Шрифт:
– Зверем? – подсказала я, и магистр кивнул.
– Всего доброго, студентка.
– А… – он быстро развернулся и покинул загоны, поэтому недосказанный вопрос я произнесла себе под нос: –…зачем вы приходили?..
Странный дракон, очень странный! Хотя, может, они все такие, я просто мало с кем знакома?
Не став и дальше рассуждать об этом, я побежала в кабинет ректора. Вот поставлю подпись в бланке для наказаний, тогда и помоюсь!
– Магистр, – я вошла в кабинет после дозволения секретаря, мадам Жабо.
– А, это ты, Вильт, – махнул мне рукой на свободное кресло магистр Ингвар и поставил на блюдце чашку чая. – Заходи, располагайся.
Его добродушный тон заставил меня насторожиться. То ли он планирует большую гадость, то ли в его чае уже достаточно коньяка. А может и то, и другое.
– Доброго дня, магистр, я тут пришла подписать бланк с наказанием, три недели истекли. Кстати, вам идет этот благородный изумрудный цвет, – произнесла я, постаравшись вежливо улыбнуться, и присела в кресло. – И парфюм такой… неужели в лавку мадам Лукреции завезли новинку?
Ректор, слегка полноватый мужчина с лысиной, которую он прятал за челкой, зачесанной набок, приосанился. Поправил манжеты, выглядывающие из-под зеленого сюртука, и прочистил горло.
– Оставим эти, безусловно, лестные слова на потом, Алисия, – произнес ректор и вновь сделал глоток чая, что убедило меня – там коньяк, иначе он не был бы так пристрастен к этой чашке и его лицо не приобрело бы столь расслабленное выражение спустя всего глоток. – Вчера произошел один неприятный инцидент, за который так никто и не понес ответственности.
Точнее, я не понесла ответственности, что в случае ректора Ингвара рассматривалось как непростительное упущение!
Кстати, картина на стене так и осталась в том виде, который ей подарил кабанчик.
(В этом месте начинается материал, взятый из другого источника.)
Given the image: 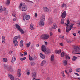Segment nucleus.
<instances>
То есть на ней красовался полуголый ректор. Видимо, Ингвару настолько понравилось, что у него хоть где-то есть кубики пресса, что он решил не убирать непотребство, несмотря на то, что это могло задеть чувства невинных девушек!
Мои, разумеется.
Но ректору до моих чувств не было никакого дела.
Магистр гипнотизировал меня взглядом, нервно постукивая пальцами по столешнице. Никак не может сохранять спокойствие без чудодейственного чая? Так я сама сейчас налью ему коньяк, благо все с нашего потока знают, где в кабинете ректора хранится коньяк. Только о том мы умолчим, история была давняя, еще на первом курсе случившаяся.
– Ну и где он?
– Кто? – удивилась я.
– То магическое существо, разумеется, – раздраженно ответил мужчина, будто я должна была прочесть его мысли.
– Не понимаю, о чем вы.
Я искренне не понимала! Ректор поджал губы.
– Вчера вы, студентка Вильт, совершенно непозволительным бестактным образом ворвались в кабинет ректора, использовав магическое существо.
– Если к вам уже заходила мадам Мейси, то вы должны были знать, что я понятия не имела, что это за магическое существо. Я стала такой же жертвой обстоятельств, как вы или магистр Дан.
Ректор прищурился и вновь начал стучать пальцами по столу. Я медленно подтолкнула к нему бланк с наказанием. Крыть ему было нечем, поэтому пришлось брать в руки перо. Занеся его над бумагой, он бросил на меня холодный взгляд. Я заискивающе улыбнулась.
Размашистая подпись была поставлена! Ура! Пора тикать отсюда.
– Стойте, студентка Вильт, – внезапно остановил меня ректор, – а кто три дня назад после отбоя стащил у мадам Хамфри с кухни четыре пирожка?
– Не четыре, а два! – возмутилась я, и ректор довольно прищурился.
Я прикусила язык. Ой дура! Молчала бы, целее бы была. Вот говорил мне отец: чувство справедливости во мне надо искоренять. А ведь и правда стащила: тогда дольше обычного задержалась в загонах, пропустив ужин, была голодной, зашла на кухню, там никого не обнаружилось, вот я и взяла их: свеженькие, румяненькие, никак специально для ректора приготовленные. Взяла не только для себя, второй честно отдала Адин.
– Две недели чистки драконьих загонов, – припечатал магистр довольно, тем самым вызывая у меня непреодолимое желание рассекретить свою осведомленность об алкогольном тайнике и лично налить ректору коньяк. С ним он адекватнее, ей богу!
Так, Алисия, вдохнула-выдохнула, все хорошо. Подумаешь, две недели! Ты как-то весь семестр чистила и ничего… ничего, кроме гордости, не пострадало. Зато закалился характер и ушла брезгливость. На веки вечные ушла, помахав на прощание белым платочком.